C.T :Elle assumera son rôle, toutes ses qualités seront mises en exergue et il ne s’agira pas cette fois -ci de domination, ni de contrôle.
« Quelle sera sa carapace ? »
C.T :Aucune.
« Tu lis quoi en ce moment ? »
C.T :Hôtel de Dream.
« Ca parle de quoi ? »
C.T :La prostitution masculine dans les années 30.

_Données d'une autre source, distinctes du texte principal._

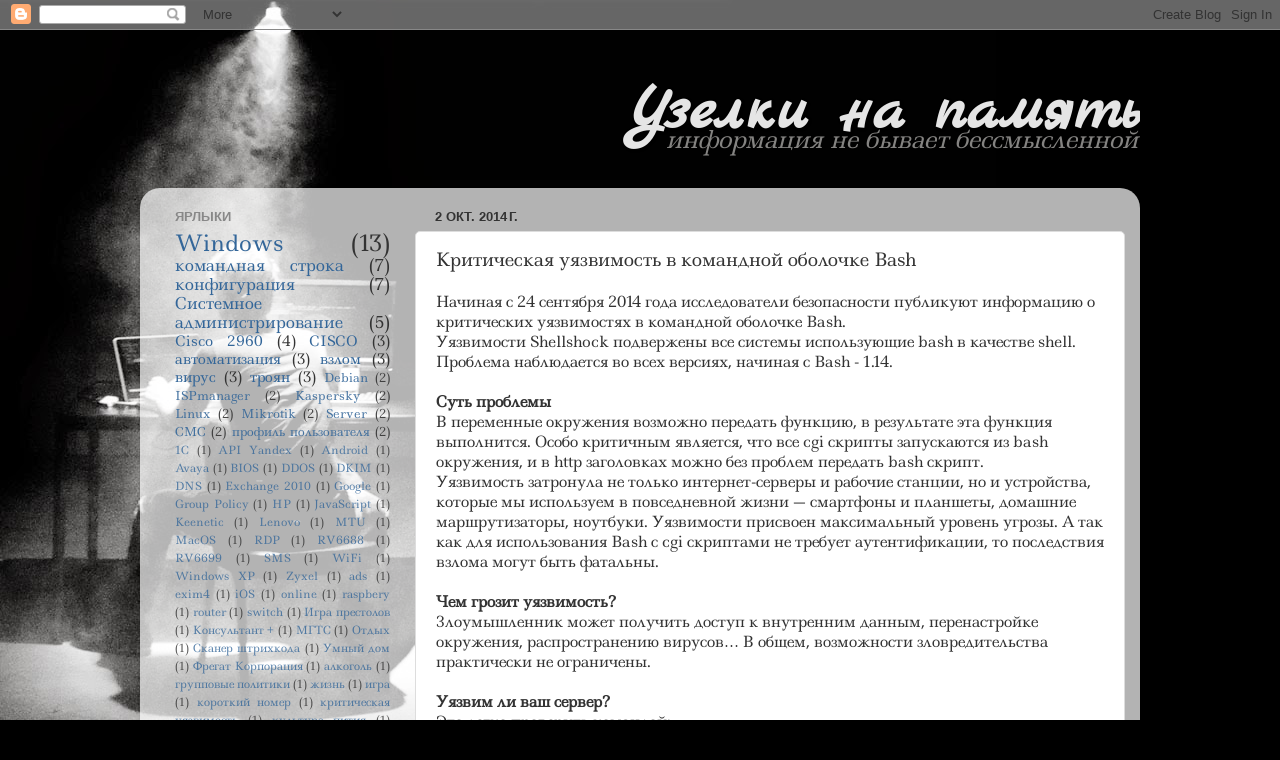

--- FILE ---
content_type: text/html; charset=utf-8
request_url: https://www.google.com/recaptcha/api2/aframe
body_size: 268
content:
<!DOCTYPE HTML><html><head><meta http-equiv="content-type" content="text/html; charset=UTF-8"></head><body><script nonce="gnClaJPL0vVuZ8gX9OYYhA">/** Anti-fraud and anti-abuse applications only. See google.com/recaptcha */ try{var clients={'sodar':'https://pagead2.googlesyndication.com/pagead/sodar?'};window.addEventListener("message",function(a){try{if(a.source===window.parent){var b=JSON.parse(a.data);var c=clients[b['id']];if(c){var d=document.createElement('img');d.src=c+b['params']+'&rc='+(localStorage.getItem("rc::a")?sessionStorage.getItem("rc::b"):"");window.document.body.appendChild(d);sessionStorage.setItem("rc::e",parseInt(sessionStorage.getItem("rc::e")||0)+1);localStorage.setItem("rc::h",'1768782553260');}}}catch(b){}});window.parent.postMessage("_grecaptcha_ready", "*");}catch(b){}</script></body></html>

--- FILE ---
content_type: text/plain
request_url: https://www.google-analytics.com/j/collect?v=1&_v=j102&a=292798209&t=pageview&_s=1&dl=https%3A%2F%2Fwww.hackerror.ru%2F2014%2F10%2Fbash.html&ul=en-us%40posix&dt=%D0%A3%D0%B7%D0%B5%D0%BB%D0%BA%D0%B8%20%D0%BD%D0%B0%20%D0%BF%D0%B0%D0%BC%D1%8F%D1%82%D1%8C%3A%20%D0%9A%D1%80%D0%B8%D1%82%D0%B8%D1%87%D0%B5%D1%81%D0%BA%D0%B0%D1%8F%20%D1%83%D1%8F%D0%B7%D0%B2%D0%B8%D0%BC%D0%BE%D1%81%D1%82%D1%8C%20%D0%B2%20%D0%BA%D0%BE%D0%BC%D0%B0%D0%BD%D0%B4%D0%BD%D0%BE%D0%B9%20%D0%BE%D0%B1%D0%BE%D0%BB%D0%BE%D1%87%D0%BA%D0%B5%20Bash&sr=1280x720&vp=1280x720&_u=IEBAAAABAAAAACAAI~&jid=232108098&gjid=1819738337&cid=610938675.1768782551&tid=UA-4453380-9&_gid=898419406.1768782551&_r=1&_slc=1&z=19479225
body_size: -450
content:
2,cG-RXBZJR7BZ0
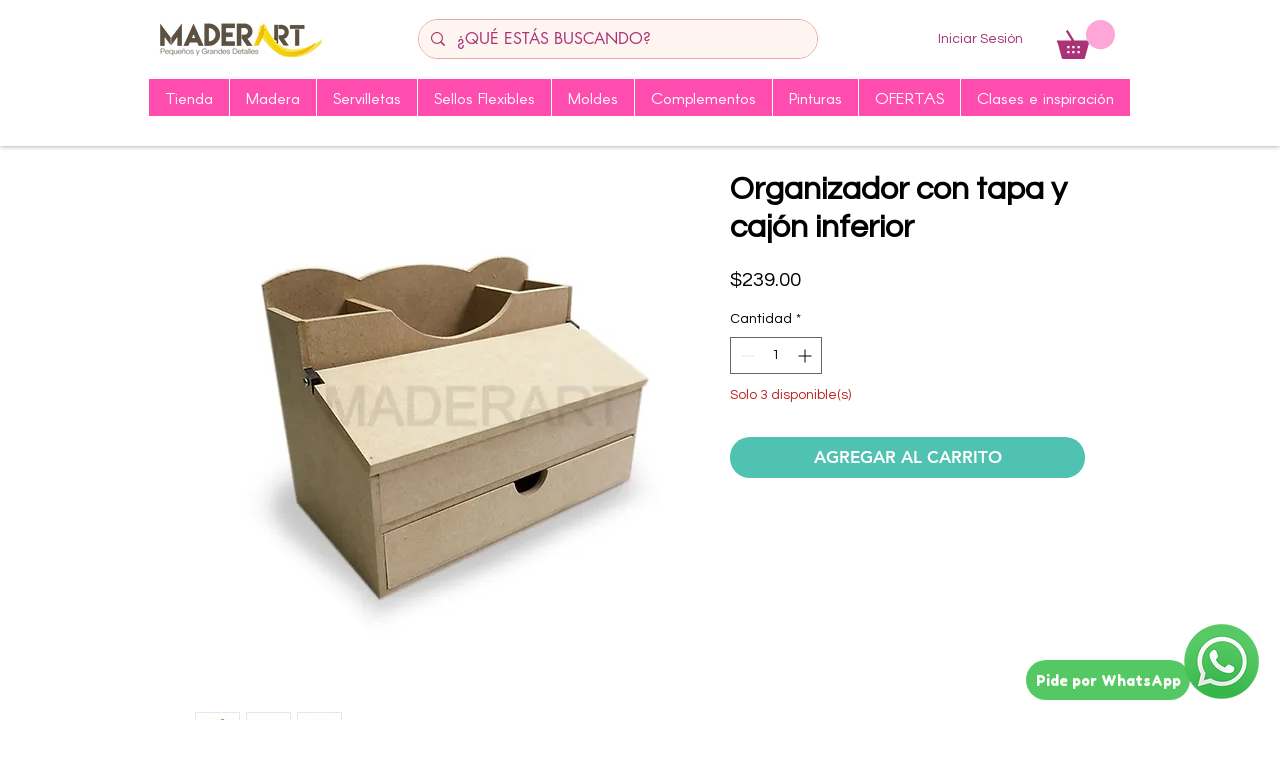

--- FILE ---
content_type: text/html; charset=utf-8
request_url: https://www.google.com/recaptcha/api2/aframe
body_size: 262
content:
<!DOCTYPE HTML><html><head><meta http-equiv="content-type" content="text/html; charset=UTF-8"></head><body><script nonce="Fy5hanovEAElbAd5l5PnPg">/** Anti-fraud and anti-abuse applications only. See google.com/recaptcha */ try{var clients={'sodar':'https://pagead2.googlesyndication.com/pagead/sodar?'};window.addEventListener("message",function(a){try{if(a.source===window.parent){var b=JSON.parse(a.data);var c=clients[b['id']];if(c){var d=document.createElement('img');d.src=c+b['params']+'&rc='+(localStorage.getItem("rc::a")?sessionStorage.getItem("rc::b"):"");window.document.body.appendChild(d);sessionStorage.setItem("rc::e",parseInt(sessionStorage.getItem("rc::e")||0)+1);localStorage.setItem("rc::h",'1768914444972');}}}catch(b){}});window.parent.postMessage("_grecaptcha_ready", "*");}catch(b){}</script></body></html>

Il y a aussi Oscar et la dame Rose, c’est une dame qui assiste à la fin de vie d’un petit garçon et elle lui conte sa vie comme un roman chaque jour. C’est très paradoxal car il y a de la tristesse mais en même temps une force, une énergie positive me pousse à lutter contre cela.
« Le film ? »
C.T :Billy Elliott.
« La chanson »
C.T : Life on mars de David Bowie.
« Ton humeur »
C.T : (Soupir) Mélancolique en ce moment, du rire aux larmes, maussade, comme d’habitude, beaucoup de choses changent sauf ça !!!!
« Ta force ? »
C.T :Persévérance.
« Ta faiblesse ? »
C.T : La lassitude.
(Il boit alors une gorgée d’eau, allume une nouvelle cigarette et rit à mon aparté)
« Ton monde parfait ? »
C.T :Un monde sans guerre sans haine !!!! (Il rit) Non je plaisante !!! Sans ennui je pense, je crois que c’est la pire des choses. Il ne peut pas y avoir de monde parfait donc égoïstement de façon très nombriliste, sans ennui.
« Tu t’ennuies ? »
C.T :Trop souvent. J’arrive parfois à m’ennuyer de moi-même. Je m’extraie de mon corps et me trouve d’un ennui mortel et c’est là que je me dis qu’il faut réagir.
« Et c’est là que naissent les nouveaux projets ? »
C.T :Toujours.
« Au final l’ennui est fructueux ? »
C.T :Toujours.
« Ton futur projet sera donc boring ?!! »
C.T :Cela pourrait être intéressant.